Larnaca District (, ) is one of the six districts of Cyprus. Its capital is Larnaca. It is bordered on the east by Famagusta District, on the north by Nicosia District and on the west by Limassol District.

A small part of the district was occupied by the Turkish army in 1974, and most of the occupied part is now de facto administered as part of Northern Cyprus's Lefkoşa District, with the remaining area near Pergamos being de facto administered by the Gazimağusa District.

The communities of Melouseia, Tremetousia and Arsos lie in the occupied zone, while the municipal/community areas of Athienou, Troulloi and Pergamos are partially occupied.

Located in the district are Larnaca International Airport, the island's primary airport, and the Hala Sultan Tekke and the towns of Larnaca, Aradippou, Athienou and Lefkara.

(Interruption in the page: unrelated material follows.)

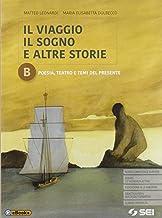 Permalink to Il viaggio, il sogno e altre storie. Per le Scuole superiori. Con e-book. Con espansione online PDF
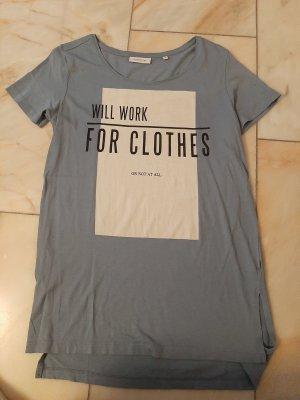 Blaues Printshirt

In 2011, Larnaca District had a population of 143,192, of which 59% was urban.

History

During Turkish rule, Larnaca was one of the six cazas into which the island was divided. Cazas were subdivided into nahiehs, but in the case of Larnaca there was only one, which was coterminous with the caza. 

The caza was headed by a Kaimakan. When the British took control of Cyprus in 1878, these administrative units were retained. A British officer styled a Commissioner (later District Officer) was appointed for the caza of Larnaca, while the Turkish Kaimakan was initially retained with certain of his functions.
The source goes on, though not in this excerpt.